In [1]:
import base64
import os
import uuid
import vertexai
from google.adk.agents import LlmAgent
from google.adk.apps import App
from google.adk.artifacts import InMemoryArtifactService
from google.adk.planners import BuiltInPlanner
from google.adk.plugins.save_files_as_artifacts_plugin import SaveFilesAsArtifactsPlugin
from google.adk.runners import Runner
from google.adk.sessions import InMemorySessionService
from google.adk.tools import load_artifacts
from google.genai.types import Part, Content, Blob, ThinkingConfig

[PROJECT_ID] = !gcloud config list --format 'value(core.project)'
LOCATION = 'us-central1'

vertexai.init(project=PROJECT_ID, location=LOCATION)

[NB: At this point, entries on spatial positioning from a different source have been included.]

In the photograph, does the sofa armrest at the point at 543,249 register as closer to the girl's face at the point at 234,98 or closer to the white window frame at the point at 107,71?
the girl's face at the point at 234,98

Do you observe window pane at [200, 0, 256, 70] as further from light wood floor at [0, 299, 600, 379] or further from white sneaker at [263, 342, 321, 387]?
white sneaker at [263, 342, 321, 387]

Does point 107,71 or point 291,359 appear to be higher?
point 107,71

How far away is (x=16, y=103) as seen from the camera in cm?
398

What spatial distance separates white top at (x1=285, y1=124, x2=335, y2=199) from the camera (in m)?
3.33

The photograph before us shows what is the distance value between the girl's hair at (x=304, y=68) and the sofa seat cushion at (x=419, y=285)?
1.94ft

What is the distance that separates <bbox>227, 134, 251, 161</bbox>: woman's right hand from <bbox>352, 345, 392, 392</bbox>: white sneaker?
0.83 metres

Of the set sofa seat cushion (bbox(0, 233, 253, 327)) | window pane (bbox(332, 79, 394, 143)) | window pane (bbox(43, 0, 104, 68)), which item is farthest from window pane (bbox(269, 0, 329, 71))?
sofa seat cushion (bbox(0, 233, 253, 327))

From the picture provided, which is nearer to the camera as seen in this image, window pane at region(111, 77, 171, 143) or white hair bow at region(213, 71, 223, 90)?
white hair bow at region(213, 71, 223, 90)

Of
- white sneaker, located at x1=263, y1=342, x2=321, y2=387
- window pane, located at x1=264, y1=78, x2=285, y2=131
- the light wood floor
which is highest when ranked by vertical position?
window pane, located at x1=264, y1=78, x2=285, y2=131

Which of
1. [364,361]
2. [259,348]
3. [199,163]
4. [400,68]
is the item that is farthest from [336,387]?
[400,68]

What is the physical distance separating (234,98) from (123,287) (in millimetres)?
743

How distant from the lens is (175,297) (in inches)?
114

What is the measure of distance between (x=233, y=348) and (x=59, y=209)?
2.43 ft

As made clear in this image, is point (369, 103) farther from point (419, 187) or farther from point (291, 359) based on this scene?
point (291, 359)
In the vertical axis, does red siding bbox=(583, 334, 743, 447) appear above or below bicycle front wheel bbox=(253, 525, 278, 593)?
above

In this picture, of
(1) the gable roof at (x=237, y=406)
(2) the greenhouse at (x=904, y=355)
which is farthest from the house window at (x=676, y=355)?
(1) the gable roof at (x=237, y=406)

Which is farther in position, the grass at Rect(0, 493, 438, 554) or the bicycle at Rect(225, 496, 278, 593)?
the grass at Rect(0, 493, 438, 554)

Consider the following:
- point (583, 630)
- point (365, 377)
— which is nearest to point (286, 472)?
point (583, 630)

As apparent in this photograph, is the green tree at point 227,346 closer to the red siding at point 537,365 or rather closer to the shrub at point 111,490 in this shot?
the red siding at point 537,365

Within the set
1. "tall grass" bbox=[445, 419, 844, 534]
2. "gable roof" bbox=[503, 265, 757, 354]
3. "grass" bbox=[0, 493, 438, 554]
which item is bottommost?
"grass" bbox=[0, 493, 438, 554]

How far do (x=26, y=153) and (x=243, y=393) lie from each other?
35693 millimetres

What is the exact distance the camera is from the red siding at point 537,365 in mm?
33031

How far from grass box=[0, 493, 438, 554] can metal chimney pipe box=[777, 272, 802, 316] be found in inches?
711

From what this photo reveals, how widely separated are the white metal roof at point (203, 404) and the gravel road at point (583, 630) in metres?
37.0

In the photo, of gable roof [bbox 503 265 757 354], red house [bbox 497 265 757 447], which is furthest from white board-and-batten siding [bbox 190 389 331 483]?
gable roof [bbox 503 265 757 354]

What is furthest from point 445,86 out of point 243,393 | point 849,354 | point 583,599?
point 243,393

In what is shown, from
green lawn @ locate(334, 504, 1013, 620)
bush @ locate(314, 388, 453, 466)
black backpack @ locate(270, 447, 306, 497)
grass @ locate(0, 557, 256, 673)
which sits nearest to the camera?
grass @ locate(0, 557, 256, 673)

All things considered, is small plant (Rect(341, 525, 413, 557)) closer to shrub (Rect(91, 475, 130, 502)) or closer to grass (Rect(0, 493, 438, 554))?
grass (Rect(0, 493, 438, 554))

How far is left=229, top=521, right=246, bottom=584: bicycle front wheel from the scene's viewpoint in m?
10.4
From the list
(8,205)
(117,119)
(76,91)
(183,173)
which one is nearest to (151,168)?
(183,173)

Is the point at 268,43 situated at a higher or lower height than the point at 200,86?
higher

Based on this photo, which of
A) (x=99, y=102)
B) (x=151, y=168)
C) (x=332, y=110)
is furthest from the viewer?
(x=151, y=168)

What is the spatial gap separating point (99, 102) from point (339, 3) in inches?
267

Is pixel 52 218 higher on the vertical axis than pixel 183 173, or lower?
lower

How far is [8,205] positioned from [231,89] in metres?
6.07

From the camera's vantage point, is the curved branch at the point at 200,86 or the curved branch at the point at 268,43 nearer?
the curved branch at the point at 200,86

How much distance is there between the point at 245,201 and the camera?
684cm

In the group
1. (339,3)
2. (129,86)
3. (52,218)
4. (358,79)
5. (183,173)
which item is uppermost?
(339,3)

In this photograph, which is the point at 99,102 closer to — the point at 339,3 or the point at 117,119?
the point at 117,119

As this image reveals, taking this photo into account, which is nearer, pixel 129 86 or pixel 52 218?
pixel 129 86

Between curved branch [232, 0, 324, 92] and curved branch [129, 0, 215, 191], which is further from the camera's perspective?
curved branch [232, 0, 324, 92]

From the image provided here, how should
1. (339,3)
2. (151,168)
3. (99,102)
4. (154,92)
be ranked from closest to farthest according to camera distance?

os.environ['GOOGLE_CLOUD_PROJECT'] = PROJECT_ID
os.environ['GOOGLE_CLOUD_LOCATION'] = LOCATION
os.environ['GOOGLE_GENAI_USE_VERTEXAI'] = 'True'

In [2]:
root_agent = LlmAgent(
    name='image_analyst_agent',
    model='gemini-2.5-flash',
    instruction='''
Your role is to analyze given image files.
Use load_artifacts() if the image content is not in the context.
''',
    tools=[load_artifacts],
    planner=BuiltInPlanner(
        thinking_config=ThinkingConfig(
            include_thoughts=False,
            thinking_budget=0,
        )
    ),
)

app = App(
    root_agent=root_agent,
    name='iamge_analyzer_app',
    plugins=[SaveFilesAsArtifactsPlugin()],
)

In [3]:
# Chat client to test app
class ChatClient:
    def __init__(self, app, user_id='default_user'):
        self._app = app
        self._user_id = user_id
        self._runner = Runner(
            app=self._app,
            artifact_service=InMemoryArtifactService(),
            session_service=InMemorySessionService(),
        )
        self._session = None
        
    async def stream(self, content):
        if not self._session:
            self._session = await self._runner.session_service.create_session(
                app_name=self._app.name,
                user_id=self._user_id,
            )
        if isinstance(content, str):
            content = Content(role='user', parts=[Part.from_text(text=content)])
        async_events = self._runner.run_async(
            user_id=self._user_id,
            session_id=self._session.id,
            new_message=content,
        )
        result = []
        async for event in async_events:
            print('====')
            print(event)
            print('====')
            if (event.content and event.content.parts):
                response = '\n'.join([p.text for p in event.content.parts if p.text])
                if response:
                    print(response)
                    result.append(response)
        return result

In [4]:
def get_image_data(file_path: str):
    with open(file_path, 'rb') as f:
        image_bytes = f.read()
    return base64.b64encode(image_bytes).decode('utf-8')

client = ChatClient(app)

image_base64 = get_image_data('testimage.png')

parts = [
    Part.from_text(text='Count the number of people in the image.'),
    Part(
        inline_data=Blob(
            mime_type='image/png',
            data=image_base64,
        ),
    ),
]
content = Content(role='user', parts=parts)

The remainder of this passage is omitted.